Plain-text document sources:

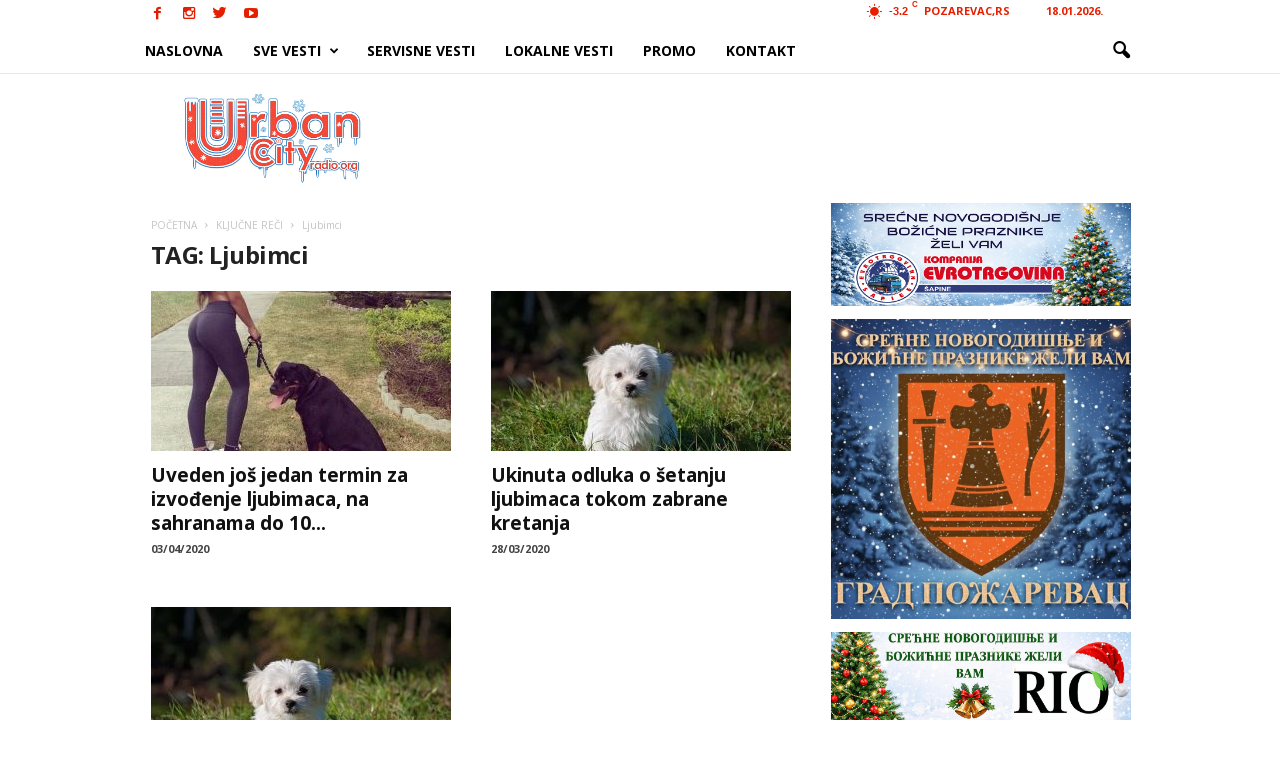

--- FILE ---
content_type: text/html; charset=utf-8
request_url: https://www.google.com/recaptcha/api2/aframe
body_size: 271
content:
<!DOCTYPE HTML><html><head><meta http-equiv="content-type" content="text/html; charset=UTF-8"></head><body><script nonce="POQ5KFRVkeqoH6VBXthk1Q">/** Anti-fraud and anti-abuse applications only. See google.com/recaptcha */ try{var clients={'sodar':'https://pagead2.googlesyndication.com/pagead/sodar?'};window.addEventListener("message",function(a){try{if(a.source===window.parent){var b=JSON.parse(a.data);var c=clients[b['id']];if(c){var d=document.createElement('img');d.src=c+b['params']+'&rc='+(localStorage.getItem("rc::a")?sessionStorage.getItem("rc::b"):"");window.document.body.appendChild(d);sessionStorage.setItem("rc::e",parseInt(sessionStorage.getItem("rc::e")||0)+1);localStorage.setItem("rc::h",'1768729537096');}}}catch(b){}});window.parent.postMessage("_grecaptcha_ready", "*");}catch(b){}</script></body></html>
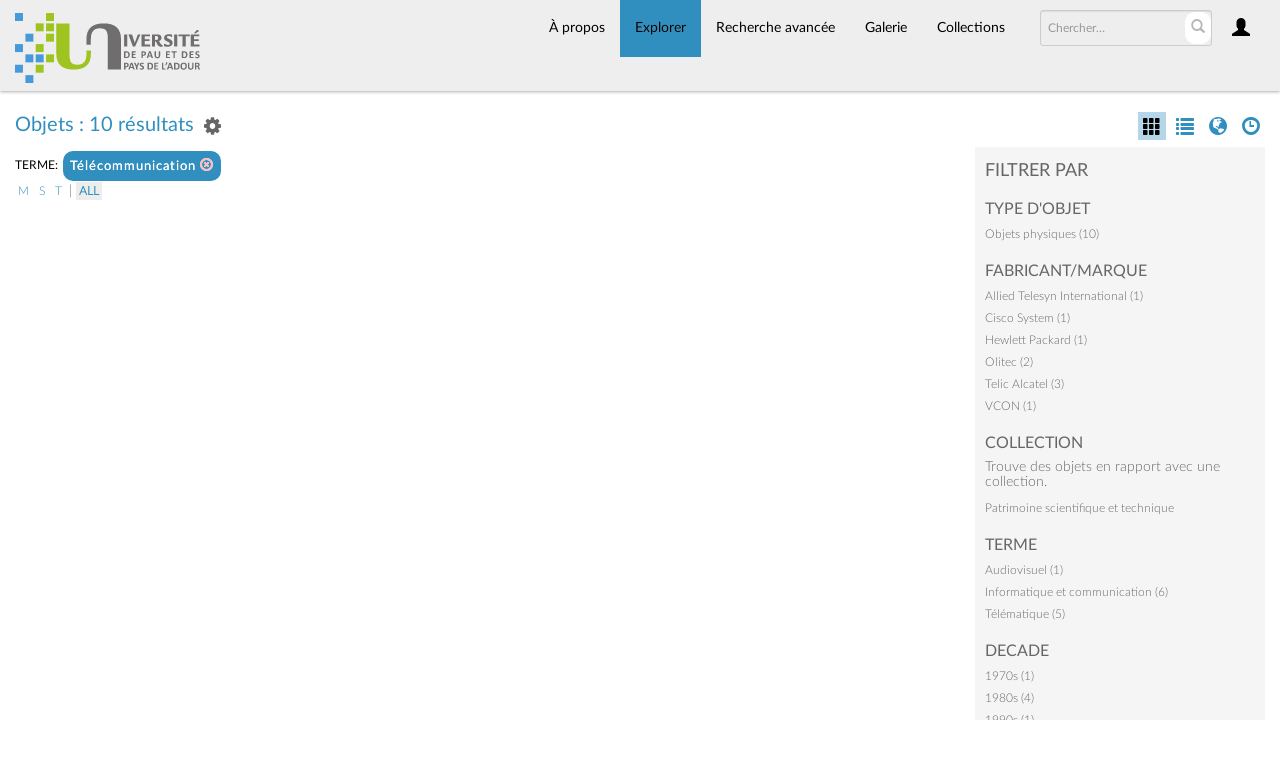

--- FILE ---
content_type: text/html; charset=UTF-8
request_url: https://collections.univ-pau.fr/pub/index.php/Browse/getFacetHierarchyLevel/facet/collection_facet/browseType/objects/key/d6d8aab4a8f57de7b048af3dd40f4d9f/linkTo/morePanel
body_size: 634
content:
<div ><a href='/pub/index.php/Browse/objects/key/d6d8aab4a8f57de7b048af3dd40f4d9f/facet/collection_facet/id/34/isNav/0'>Patrimoine scientifique et technique</a></div><script type="text/javascript">
	jQuery(document).ready(function() {
		jQuery(".caSubItemcollection_facet").on('click', function(e) {
			jQuery('#bMorePanel').load('/pub/index.php/Browse/objects', { getFacet: 1, facet: 'collection_facet', view: '', key: 'd6d8aab4a8f57de7b048af3dd40f4d9f', browseType: 'objects', id: jQuery(this).data('item_id'), isNav: 0}, 
				function(){jQuery("#bMorePanel").show(); 
				jQuery("#bMorePanel").mouseleave(function(){
					jQuery("#bMorePanel").hide();
				});
			}); 
			return false;
		});
	});
</script>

**EXERCISE PROMPT**
Each record above, in full: return it exactly, pictures excluded.

**SOLUTION FOR THIS TASK**
--- FILE ---
content_type: text/html; charset=utf-8
request_url: https://www.google.com/recaptcha/api2/aframe
body_size: 271
content:
<!DOCTYPE HTML><html><head><meta http-equiv="content-type" content="text/html; charset=UTF-8"></head><body><script nonce="POQ5KFRVkeqoH6VBXthk1Q">/** Anti-fraud and anti-abuse applications only. See google.com/recaptcha */ try{var clients={'sodar':'https://pagead2.googlesyndication.com/pagead/sodar?'};window.addEventListener("message",function(a){try{if(a.source===window.parent){var b=JSON.parse(a.data);var c=clients[b['id']];if(c){var d=document.createElement('img');d.src=c+b['params']+'&rc='+(localStorage.getItem("rc::a")?sessionStorage.getItem("rc::b"):"");window.document.body.appendChild(d);sessionStorage.setItem("rc::e",parseInt(sessionStorage.getItem("rc::e")||0)+1);localStorage.setItem("rc::h",'1768729537096');}}}catch(b){}});window.parent.postMessage("_grecaptcha_ready", "*");}catch(b){}</script></body></html>

--- FILE ---
content_type: text/html; charset=UTF-8
request_url: https://collections.univ-pau.fr/pub/index.php/Browse/getFacetHierarchyLevel/facet/collection_facet/browseType/objects/key/d6d8aab4a8f57de7b048af3dd40f4d9f/linkTo/morePanel
body_size: 634
content:
<div ><a href='/pub/index.php/Browse/objects/key/d6d8aab4a8f57de7b048af3dd40f4d9f/facet/collection_facet/id/34/isNav/0'>Patrimoine scientifique et technique</a></div><script type="text/javascript">
	jQuery(document).ready(function() {
		jQuery(".caSubItemcollection_facet").on('click', function(e) {
			jQuery('#bMorePanel').load('/pub/index.php/Browse/objects', { getFacet: 1, facet: 'collection_facet', view: '', key: 'd6d8aab4a8f57de7b048af3dd40f4d9f', browseType: 'objects', id: jQuery(this).data('item_id'), isNav: 0}, 
				function(){jQuery("#bMorePanel").show(); 
				jQuery("#bMorePanel").mouseleave(function(){
					jQuery("#bMorePanel").hide();
				});
			}); 
			return false;
		});
	});
</script>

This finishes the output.